**Source excerpt:**
------------------------------------------------------------------------

Wednesday, September 16, 2009

Acrophobic Mama



Hello my name is Mommy and I am an acrophobiac.

I haven't always been this way. Before I had children I loved all things scary and all things full of height.  But there is something strange that happens when you have children (or just get older, I am not sure which is the true culprit, as I haven't used my fantastic market research skills to isolate and test each variable). You develop fears. Mostly irrational, but still fairly understandable fears.

Mine is a fear of heights. I can't stand being up high. We have a balcony that overlooks our living room and I don't even like to get too close to the edge. I envision myself tripping on a pantleg and plummeting to my death as I fall over the side of the railing. It's a good thing the balcony is very wide, because I walk straight down the middle no matter what!

So when we went to the festival after the parade last weekend, my fears kicked into high gear as we stood in line for the ferris wheel.

I LOVE ferris wheels! The colors. The lights. The nostalgia.

The heights.

I always seem to forget that part until we're standing in line and looking up.


I went back and forth, trying to decide if it was a good idea to take Sydney on the wheel of death with us, or if she should stay back with Mark because she was sure to slip right underneath the small piece of metal they call a "safety bar".

I literally had her going in and out of the line. And at the very last second, I had Mark pass her over the platform and the very nice carnie ("carnie" is not exactly PC, I know. But it's in the Urban Dictionary! And he really was nice!) helped get us sitting as safely as possible.

------------------------------------------------------------------------

**Directive A:**
Which features of ferris wheels does the blog post name in the short fragments right after "I LOVE ferris wheels!"?
**Directive B:**
In the blog post, who did the writer have pass Sydney over the platform?
**Directive C:**
Can you echo the blog post word for word, beginning at the words "I haven't always" and stopping after "fairly understandable fears."?
The data that comes next is separate material from the blog post.

**Given material:**
------------------------------------------------------------------------

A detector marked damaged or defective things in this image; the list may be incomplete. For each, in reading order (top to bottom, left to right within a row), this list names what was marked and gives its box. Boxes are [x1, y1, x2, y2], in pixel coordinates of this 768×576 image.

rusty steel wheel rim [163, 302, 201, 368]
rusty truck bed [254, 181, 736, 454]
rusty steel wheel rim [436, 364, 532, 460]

------------------------------------------------------------------------

**Response A:**
The colors, the lights, the nostalgia, and the heights.

**Response B:**
Mark.

**Response C:**
I haven't always been this way. Before I had children I loved all things scary and all things full of height.  But there is something strange that happens when you have children (or just get older, I am not sure which is the true culprit, as I haven't used my fantastic market research skills to isolate and test each variable). You develop fears. Mostly irrational, but still fairly understandable fears.